06.MarvinGaye.AniekanUdofia.WDC.6June2016
A Marvin Gaye mural by Aniekan Udofia in the 700 block of S Street, NW, DC (Photo by Elvert Barnes)

Required Reading is Parklife DC’s essay series on music appreciation.

Recently, Rolling Stone released a new list of the 500 greatest albums of all time, releasing a wave of responses. These responses to the list largely focused on content of the list, on issues of representation and of the position of various genres in the canon of popular music. Almost nothing, however, has been said about the form and structure of the list.

I want to preface this discussion by introducing the concept of “social choice,” a term borrowed from political science and economics. “Social choice” deals with the formal problems involved in aggregating preferences in a group of people.

When there are more than two people and more than two options involved in a choice, it turns out that you can’t build a mechanism that guarantees that the most preferred option is chosen. The reasons for this are somewhat technical, but I can guarantee you that the mathematical proof of Arrow’s Impossibility Theorem is valid.

Why am I bringing this up? Because, while it doesn’t have the same implications as, say, an election, the selection of the Rolling Stone list is a collective action problem. There’s no way to aggregate the voting that guarantees a perfect ordering of preferences.

Rolling Stone allowed voters to list their 50 favorite albums. From these ballots, they listed the 500 highest-scoring albums. Here’s the problem with that method: Let’s say that, for all their disagreement on the top 50 albums, every voter agreed on No. 51.
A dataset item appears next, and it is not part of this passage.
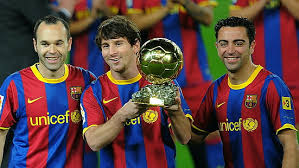 'this partnership joining unicef and the barcelona futbol club will help push open a door of hope to thousands of children.' said ann m veneman, unicef executive director, during the announcement of the new partnership at the united nations. Hd Wallpaper Unicef Soccer Jersey Xavi Hernandez Santiago Bernabeu Barcelona Wallpaper Flare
Furthermore, suppose that, after working through all 300 ballots, slot 500 in the list came down to a single vote for an album in 50th place. One voter’s idiosyncratic choice would win out for the 500th slot over the preferences of all 300 for an album that would rank significantly higher if the ballots had an additional.

Some voters intuited this, and they voted strategically to take advantage of it. Stephen Thomas Erlewine has written that he didn’t vote for what were his 50 top albums, but rather for albums he hoped would make the list. He deliberately took advantage of the fact that, further down the last, idiosyncratic preferences become more and more influential.

It’s not that the system that Rolling Stone used to build the list is particularly flawed. Any way they did it would have introduced its own particular weaknesses. But it does mean that, the farther down the list you go, the less meaningful it becomes.